== Exercises ==
a: Using the Victorian Era text, say whether each statement agrees with it: (i) the era is generally divided into three periods; (ii) A. W. N. Pugin is best known for his silver design; (iii) the Crystal Palace Exhibition took place in 1861. Answer yes or no for each, and quote the deciding words.
b: In the Victorian Era text, who is called the "arbiter of Victorian tastes"?
c: Sum up the Victorian Era text in two sentences.

== Page excerpt ==
:::::

The Victorian Era - Part II
inApril 16, 2008 - 8:11am
The Victorian Era, as mentioned in part one, encompassed many different trends and independent movements. It is generally broken down into three periods, sometimes more.
EARLY VICTORIAN ERA
Interest in Greek and Roman themes dominated the 18th century and the early 19th century, which affected styles in fashion, design, and architecture. Gothic and military styles were also popular, influencing the fashion world. The styles of the period were in part, inspired by the lives and works of the writers and poets of the Romantic Movement and the love of the Gothic created an appeal for all things medieval.
The Gothic Revival style was perhaps given the most direction by the designer A. W. N. Pugin, who worked in such varied fields as furniture and silver design, but is generally best known for his architectural work. The work of William Burges is also important in this field. John Ruskin, arbiter of Victorian tastes, endorsed the style, along with an endorsement of medieval things.
The Gothic influence, as well as some Tudor elements, is evident in some later styles, such as Eastlake.
Dating from around 1860 to the early 1880’s, the ornate styles, a style, which many of us think of as Victorian, came into their own, but we also start to see rebellion against them. The Crystal Palace Exhibition of 1851 featured many of the ornate styles.
LATE VICTORIAN ERA
There was a reaction to both the mass production of Victorian times, and to the perceived lack of aesthetic taste in much of the work. Many of these movements started in earlier Victorian periods however, it was not until the 1870’s that people began to feel their influence. The Aesthetic Movement, Art Nouveau, the Arts and Crafts movement, and Celtic revivals all arise during this time, with Japanese, Chinese, Moorish, and Indian influences seen in European designs of the period.

:::::

[Collected data entries]
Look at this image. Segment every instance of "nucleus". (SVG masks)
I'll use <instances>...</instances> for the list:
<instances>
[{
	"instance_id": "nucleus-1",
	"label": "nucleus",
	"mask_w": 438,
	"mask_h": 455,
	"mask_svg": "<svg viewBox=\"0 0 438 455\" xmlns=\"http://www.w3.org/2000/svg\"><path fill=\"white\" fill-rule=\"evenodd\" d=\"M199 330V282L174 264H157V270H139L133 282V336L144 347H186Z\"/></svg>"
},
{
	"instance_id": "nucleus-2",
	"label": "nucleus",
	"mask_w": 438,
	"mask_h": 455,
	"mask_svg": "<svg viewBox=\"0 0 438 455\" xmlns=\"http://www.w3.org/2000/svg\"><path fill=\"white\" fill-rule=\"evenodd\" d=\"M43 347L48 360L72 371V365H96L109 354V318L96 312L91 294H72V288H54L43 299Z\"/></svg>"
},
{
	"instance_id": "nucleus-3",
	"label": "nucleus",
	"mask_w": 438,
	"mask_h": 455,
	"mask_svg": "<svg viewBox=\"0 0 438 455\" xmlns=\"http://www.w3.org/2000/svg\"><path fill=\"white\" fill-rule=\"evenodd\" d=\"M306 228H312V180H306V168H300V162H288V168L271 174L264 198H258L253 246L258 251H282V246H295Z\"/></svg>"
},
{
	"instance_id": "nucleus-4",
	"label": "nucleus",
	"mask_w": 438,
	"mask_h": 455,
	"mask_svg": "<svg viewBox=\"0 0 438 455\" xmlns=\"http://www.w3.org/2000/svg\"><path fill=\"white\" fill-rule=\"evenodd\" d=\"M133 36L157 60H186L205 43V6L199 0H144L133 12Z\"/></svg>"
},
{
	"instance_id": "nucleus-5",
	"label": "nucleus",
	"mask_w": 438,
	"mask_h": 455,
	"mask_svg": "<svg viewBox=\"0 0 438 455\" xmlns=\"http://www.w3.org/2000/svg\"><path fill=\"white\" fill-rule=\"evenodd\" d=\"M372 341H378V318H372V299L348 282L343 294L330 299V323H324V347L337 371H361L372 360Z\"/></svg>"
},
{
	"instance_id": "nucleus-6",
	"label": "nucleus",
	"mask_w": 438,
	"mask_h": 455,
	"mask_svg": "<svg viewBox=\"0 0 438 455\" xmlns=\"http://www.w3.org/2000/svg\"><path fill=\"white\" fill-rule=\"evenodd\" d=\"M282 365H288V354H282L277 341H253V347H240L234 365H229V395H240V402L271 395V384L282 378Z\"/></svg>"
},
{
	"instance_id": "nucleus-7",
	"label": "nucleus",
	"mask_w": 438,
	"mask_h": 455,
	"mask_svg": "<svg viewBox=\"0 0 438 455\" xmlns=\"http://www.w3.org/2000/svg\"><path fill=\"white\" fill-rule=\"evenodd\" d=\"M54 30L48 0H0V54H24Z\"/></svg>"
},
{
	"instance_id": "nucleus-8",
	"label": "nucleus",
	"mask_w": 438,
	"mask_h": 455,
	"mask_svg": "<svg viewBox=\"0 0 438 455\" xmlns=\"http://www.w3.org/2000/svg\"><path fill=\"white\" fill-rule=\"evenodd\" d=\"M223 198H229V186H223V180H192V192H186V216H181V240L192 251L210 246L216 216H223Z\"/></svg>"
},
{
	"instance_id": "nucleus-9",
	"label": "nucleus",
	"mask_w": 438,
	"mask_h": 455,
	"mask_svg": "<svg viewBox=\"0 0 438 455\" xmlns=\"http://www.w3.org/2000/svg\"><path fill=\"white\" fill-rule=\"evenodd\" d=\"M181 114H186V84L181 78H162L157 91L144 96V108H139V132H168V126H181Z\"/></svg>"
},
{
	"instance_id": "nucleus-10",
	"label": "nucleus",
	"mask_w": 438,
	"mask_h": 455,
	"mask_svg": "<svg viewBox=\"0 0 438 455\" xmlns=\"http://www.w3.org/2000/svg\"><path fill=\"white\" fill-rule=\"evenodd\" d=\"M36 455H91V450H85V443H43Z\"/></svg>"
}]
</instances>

:::::

== Outputs for the tasks ==
a:
(i) Yes: "It is generally broken down into three periods, sometimes more."
(ii) No: "but is generally best known for his architectural work."
(iii) No: "The Crystal Palace Exhibition of 1851 featured many of the ornate styles."

b: John Ruskin.

c: The Victorian Era is generally split into three periods, and its early years were shaped by Greek, Roman, Gothic and military styles, with designers like A. W. N. Pugin giving direction to the Gothic Revival. Later, as a reaction against mass production and a perceived lack of taste, movements such as the Aesthetic Movement, Art Nouveau, Arts and Crafts and Celtic revivals arose, though their influence was not felt until the 1870s.